> [Supplied data]:
------------

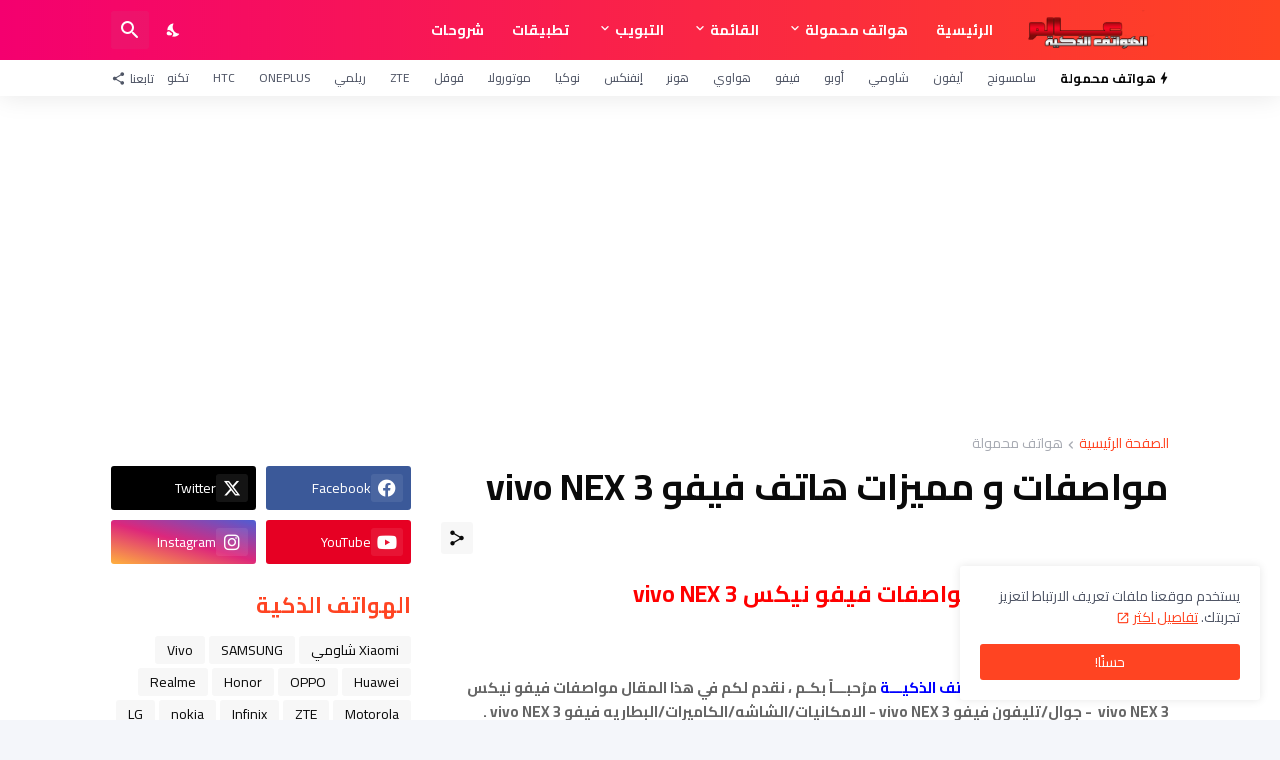

--- FILE ---
content_type: text/html; charset=utf-8
request_url: https://www.google.com/recaptcha/api2/aframe
body_size: 266
content:
<!DOCTYPE HTML><html><head><meta http-equiv="content-type" content="text/html; charset=UTF-8"></head><body><script nonce="GoM4C1gG-up_5jVyI8tA2w">/** Anti-fraud and anti-abuse applications only. See google.com/recaptcha */ try{var clients={'sodar':'https://pagead2.googlesyndication.com/pagead/sodar?'};window.addEventListener("message",function(a){try{if(a.source===window.parent){var b=JSON.parse(a.data);var c=clients[b['id']];if(c){var d=document.createElement('img');d.src=c+b['params']+'&rc='+(localStorage.getItem("rc::a")?sessionStorage.getItem("rc::b"):"");window.document.body.appendChild(d);sessionStorage.setItem("rc::e",parseInt(sessionStorage.getItem("rc::e")||0)+1);localStorage.setItem("rc::h",'1768693886175');}}}catch(b){}});window.parent.postMessage("_grecaptcha_ready", "*");}catch(b){}</script></body></html>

------------

> [Work to complete]:
Copy each entry exactly as written. Images should not appear in the copy.

> [Answer for this exercise]:
--- FILE ---
content_type: text/html; charset=utf-8
request_url: https://www.google.com/recaptcha/api2/aframe
body_size: 266
content:
<!DOCTYPE HTML><html><head><meta http-equiv="content-type" content="text/html; charset=UTF-8"></head><body><script nonce="GoM4C1gG-up_5jVyI8tA2w">/** Anti-fraud and anti-abuse applications only. See google.com/recaptcha */ try{var clients={'sodar':'https://pagead2.googlesyndication.com/pagead/sodar?'};window.addEventListener("message",function(a){try{if(a.source===window.parent){var b=JSON.parse(a.data);var c=clients[b['id']];if(c){var d=document.createElement('img');d.src=c+b['params']+'&rc='+(localStorage.getItem("rc::a")?sessionStorage.getItem("rc::b"):"");window.document.body.appendChild(d);sessionStorage.setItem("rc::e",parseInt(sessionStorage.getItem("rc::e")||0)+1);localStorage.setItem("rc::h",'1768693886175');}}}catch(b){}});window.parent.postMessage("_grecaptcha_ready", "*");}catch(b){}</script></body></html>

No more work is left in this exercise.